Juristische Personen (GmbH, AG…) werden, sofern keine Sanierung über einen Insolvenzplan erfolgt, mit Aufhebung des Insolvenzverfahrens i.d.R. gelöscht. Für Gesellschafter und Geschäftsführer kann es aber unter Umständen, zum Beispiel aufgrund von Bürgschaften, zu persönlichen Haftung kommen. Sollte dieses schon absehbar sein, empfiehlt sich schon vor Insolvenzantragstellung für die juristische Personen, einen Plan zu erstellen, wie mit dieser Situation umgegangen werden soll.

Bei natürlichen Personen schließt sich im Anschluss an das Insolvenzverfahren häufig die so genannte Wohlverhaltensphase an, um in den Genuss der Restschuldbefreiung zu kommen.

Auch wenn die Obliegenheiten des Schuldners in der Wohlverhaltensphase auf den ersten Blick als einfach einzuhalten erscheinen, bergen sie doch Gefahren. Insbesondere die Obliegenheit eines Selbständigen soviel an den Treuhänder zu zahlen, als sei er angestellt tätig, führt immer wieder zu Komplikationen.
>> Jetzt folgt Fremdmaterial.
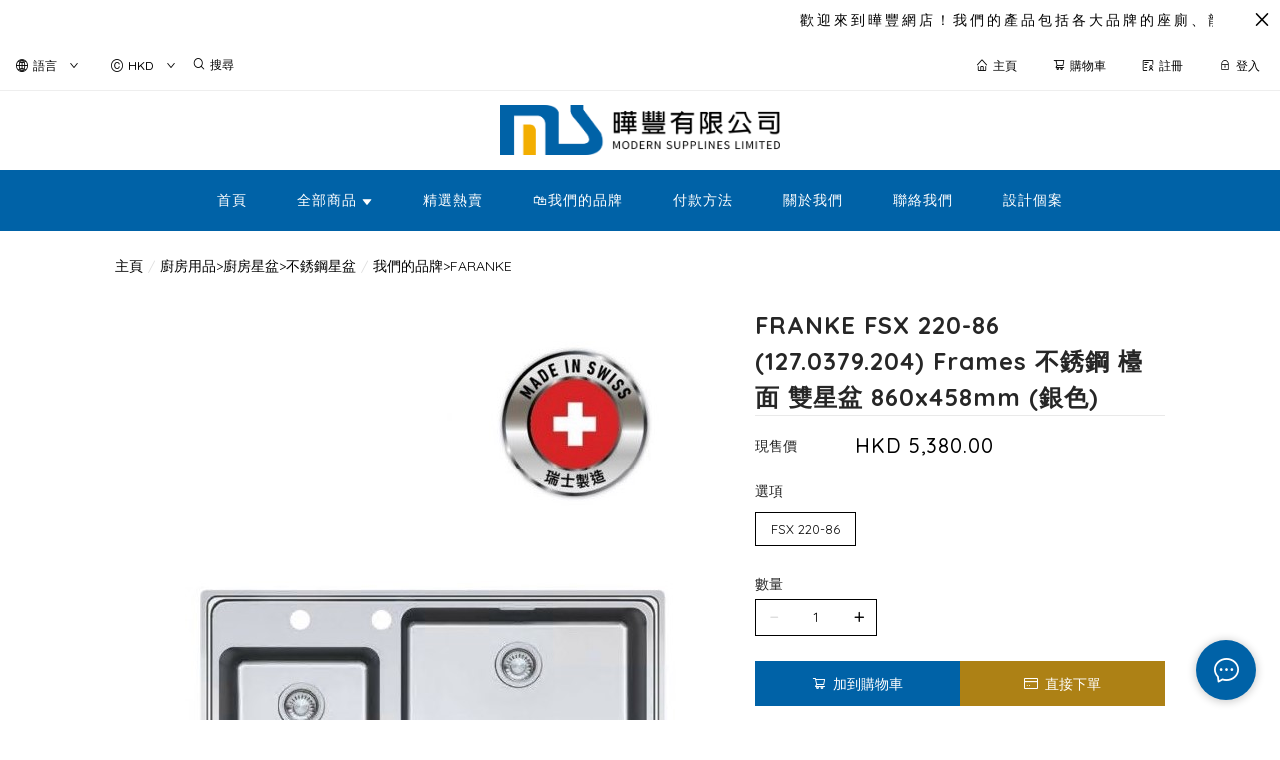

--- FILE ---
content_type: text/html; charset=utf-8
request_url: https://www.msltd.com.hk/c/FSX%20220-86
body_size: 1731
content:
<!doctype html><html lang="zh-HK"><head><meta charset="utf-8"><meta name="viewport" content="width=device-width,initial-scale=1"/><meta name="fragment" content="!"><link rel="stylesheet" href="https://cdnjs.cloudflare.com/ajax/libs/animate.css/3.5.2/animate.min.css"><style>.sp-wave {
            width: 50px;
            height: 50px;
            border-radius: 50%;
            position: relative;
            opacity: 1;
        }

        .sp-wave:before, .sp-wave:after {
            content: '';
            border: 2px #000 solid;
            border-radius: 50%;
            width: 100%;
            height: 100%;
            position: absolute;
            left: 0px;
        }
        @keyframes initArrows {
            0%,
            100% {
                color: black;
                transform: translateY(0) scaleX(1.5);
            }
            50% {
                color: #aaa;
                transform: translateY(8px) scaleX(1.5);
            }
        }

        .initArrowsItem {
            display: inline-block;
            --delay: 0s;
            font-size: 20px;
            animation: initArrows .5s var(--delay) infinite ease-in;
        }</style><link href="https://cdn.shopages3.com/buyer/build/202305/common.337c1f324d4f2fa193a8.css" rel="stylesheet"><link href="https://cdn.shopages3.com/buyer/build/202305/main.70ccaba55113baac0713.css" rel="stylesheet">			<title></title>
    <meta name="description" content="立即進入網站選購最新產品／服務。"/>
    <meta name="keywords" content="" />
    <meta property="og:image" content=""/>
    <meta property="og:image:secure_url" content="">
    <meta property="og:image:width" content="1200"/>
    <meta property="og:image:height" content="630"/>
    <meta property="og:title" content="">
    <meta property="og:description" content="立即進入網站選購最新產品／服務。"/>
    <link rel="icon" href="">
    <link rel="shortcut icon" type="image/png" href="">
    <link rel="apple-touch-icon" href="">
    <link rel="apple-touch-icon" sizes="76x76" href="">
    <link rel="apple-touch-icon" sizes="120x120" href="">
    <link rel="apple-touch-icon" sizes="152x152" href="">
    <script>
      console.warn = () => {};
      console.log = () => {};
      console.error = () => {};
    </script>
    <script src="https://unpkg.com/@googlemaps/markerclusterer/dist/index.min.js"></script>
			<!-- No Header Code --></head><body><!-- No Body Code -->			<script>
			window.__INITIAL_DATA__ = {
				DOMAIN: 'www.msltd.com.hk',
				country: 'us',
				language: 'en',
				debug: 0,
				apiUrl: "https://init-api.shopage.org",
				timezone: "America/New_York",
				isWebvo: false,
				isExtra: false,
				forceLang: "",
				buildVersion: "1768789326754",
			};
			</script>
			<div class="container"><div id="initial_loading" style="height:100vh;width: 100%;"><div style="position: absolute;left:50%;top:50%;transform: translate(-50%,-50%)"><span class="initArrowsItem">|</span> <span class="initArrowsItem" style="--delay: 0.05s">|</span> <span class="initArrowsItem" style="--delay: 0.1s">|</span> <span class="initArrowsItem" style="--delay: 0.15s">|</span> <span class="initArrowsItem" style="--delay: 0.2s">|</span> <span class="initArrowsItem" style="--delay: 0.25s">|</span> <span class="initArrowsItem" style="--delay: 0.3s">|</span> <span class="initArrowsItem" style="--delay: 0.35s">|</span></div></div><div id="app"><h1></h1><h2></h2></div></div><script>(function (i, s, o, g, r, a, m) {
    i['GoogleAnalyticsObject'] = r;
    i[r] = i[r] || function () {
      (i[r].q = i[r].q || []).push(arguments);
    }, i[r].l = 1 * new Date();
    a = s.createElement(o),
      m = s.getElementsByTagName(o)[0];
    a.async = 1;
    a.src = g;
    m.parentNode.insertBefore(a, m);
  })(window, document, 'script', 'https://www.google-analytics.com/analytics.js', 'ga');</script><script>!function (f, b, e, v, n, t, s) {
    if (f.fbq) return;
    n = f.fbq = function () {
      n.callMethod ?
        n.callMethod.apply(n, arguments) : n.queue.push(arguments);
    };
    if (!f._fbq) f._fbq = n;
    n.push = n;
    n.loaded = !0;
    n.version = '2.0';
    n.queue = [];
    t = b.createElement(e);
    t.async = !0;
    t.src = v;
    s = b.getElementsByTagName(e)[0];
    s.parentNode.insertBefore(t, s);
  }(window, document, 'script',
    'https://connect.facebook.net/en_US/fbevents.js');</script><script src="https://cdn.shopages3.com/buyer/build/202305/common.337c1f324d4f2fa193a8.js"></script><script src="https://cdn.shopages3.com/buyer/build/202305/vendor.moment.6d1cfc104eab9e128a69.js"></script><script src="https://cdn.shopages3.com/buyer/build/202305/vendor.core-decorators.3662c16099dfeb5c0fc3.js"></script><script src="https://cdn.shopages3.com/buyer/build/202305/vendor.moment-timezone.60e2b55203d19532e3a1.js"></script><script src="https://cdn.shopages3.com/buyer/build/202305/main.70ccaba55113baac0713.js"></script></body></html>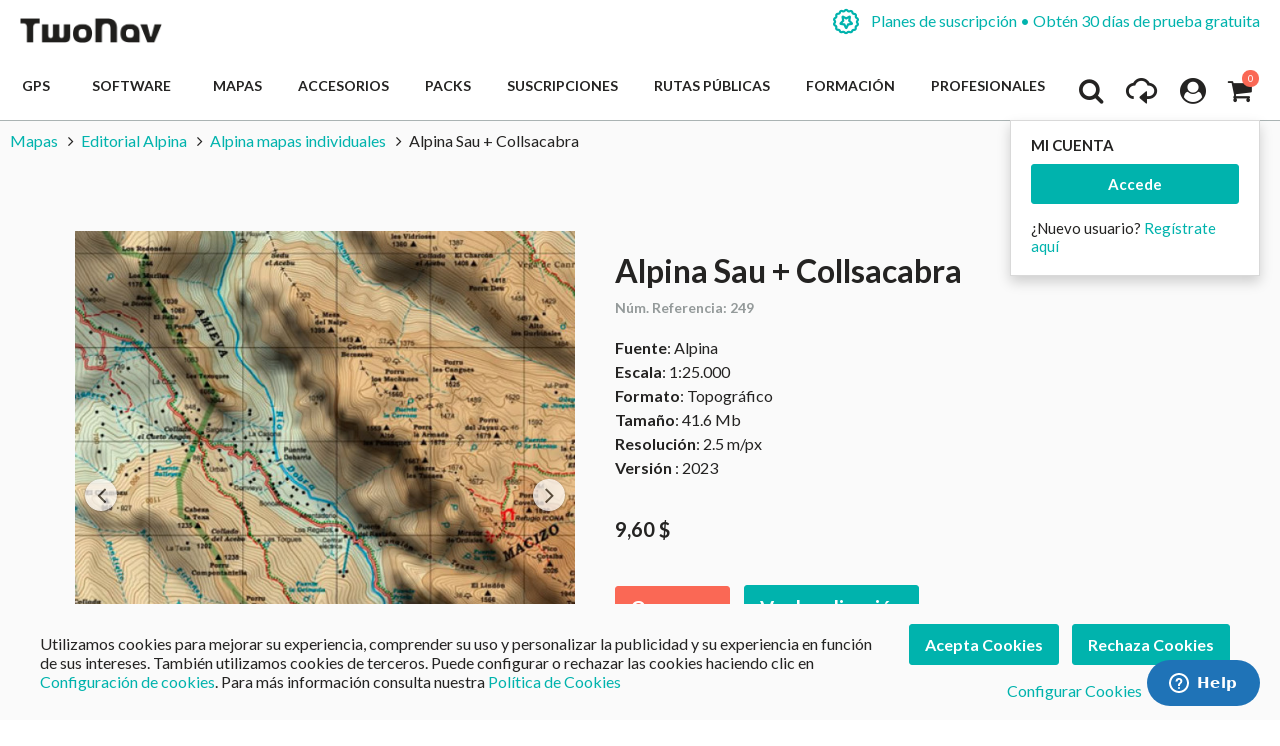

--- FILE ---
content_type: application/javascript
request_url: https://www.twonav.com/js/scriptaculous/builder.min.js?q=21665
body_size: 827
content:
var Builder={NODEMAP:{AREA:'map',CAPTION:'table',COL:'table',COLGROUP:'table',LEGEND:'fieldset',OPTGROUP:'select',OPTION:'select',PARAM:'object',TBODY:'table',TD:'table',TFOOT:'table',TH:'table',THEAD:'table',TR:'table'},node:function(elementName){elementName=elementName.toUpperCase();var parentTag=this.NODEMAP[elementName]||'div';var parentElement=document.createElement(parentTag);try{parentElement.innerHTML="<"+elementName+"></"+elementName+">";}catch(e){}
var element=parentElement.firstChild||null;if(element&&(element.tagName.toUpperCase()!=elementName))
element=element.getElementsByTagName(elementName)[0];if(!element)element=document.createElement(elementName);if(!element)return;if(arguments[1])
if(this._isStringOrNumber(arguments[1])||(arguments[1]instanceof Array)||arguments[1].tagName){this._children(element,arguments[1]);}else{var attrs=this._attributes(arguments[1]);if(attrs.length){try{parentElement.innerHTML="<"+elementName+" "+
attrs+"></"+elementName+">";}catch(e){}
element=parentElement.firstChild||null;if(!element){element=document.createElement(elementName);for(attr in arguments[1])
element[attr=='class'?'className':attr]=arguments[1][attr];}
if(element.tagName.toUpperCase()!=elementName)
element=parentElement.getElementsByTagName(elementName)[0];}}
if(arguments[2])
this._children(element,arguments[2]);return $(element);},_text:function(text){return document.createTextNode(text);},ATTR_MAP:{'className':'class','htmlFor':'for'},_attributes:function(attributes){var attrs=[];for(attribute in attributes)
attrs.push((attribute in this.ATTR_MAP?this.ATTR_MAP[attribute]:attribute)+'="'+attributes[attribute].toString().escapeHTML().gsub(/"/,'&quot;')+'"');return attrs.join(" ");},_children:function(element,children){if(children.tagName){element.appendChild(children);return;}
if(typeof children=='object'){children.flatten().each(function(e){if(typeof e=='object')
element.appendChild(e);else
if(Builder._isStringOrNumber(e))
element.appendChild(Builder._text(e));});}else
if(Builder._isStringOrNumber(children))
element.appendChild(Builder._text(children));},_isStringOrNumber:function(param){return(typeof param=='string'||typeof param=='number');},build:function(html){var element=this.node('div');$(element).update(html.strip());return element.down();},dump:function(scope){if(typeof scope!='object'&&typeof scope!='function')scope=window;var tags=("A ABBR ACRONYM ADDRESS APPLET AREA B BASE BASEFONT BDO BIG BLOCKQUOTE BODY "+"BR BUTTON CAPTION CENTER CITE CODE COL COLGROUP DD DEL DFN DIR DIV DL DT EM FIELDSET "+"FONT FORM FRAME FRAMESET H1 H2 H3 H4 H5 H6 HEAD HR HTML I IFRAME IMG INPUT INS ISINDEX "+"KBD LABEL LEGEND LI LINK MAP MENU META NOFRAMES NOSCRIPT OBJECT OL OPTGROUP OPTION P "+"PARAM PRE Q S SAMP SCRIPT SELECT SMALL SPAN STRIKE STRONG STYLE SUB SUP TABLE TBODY TD "+"TEXTAREA TFOOT TH THEAD TITLE TR TT U UL VAR").split(/\s+/);tags.each(function(tag){scope[tag]=function(){return Builder.node.apply(Builder,[tag].concat($A(arguments)));};});}};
Aktuell mehren sich die Anträge durch Gläubiger auf Versagung der Restschuldbefreiung. Es ist zu erwarten, dass zukünftig die Anzahl der Anträge weiter zunehmen werden.

Im Falle eines Versagungsantrages eines Gläubigers, muss der Schuldner innerhalb kürzester Zeit reagieren. Hier bedarf es einer fachgerecht ausgearbeiteten Erwiderung, ansonsten droht tatsächlich die Versagung der Restschuldbefreiung.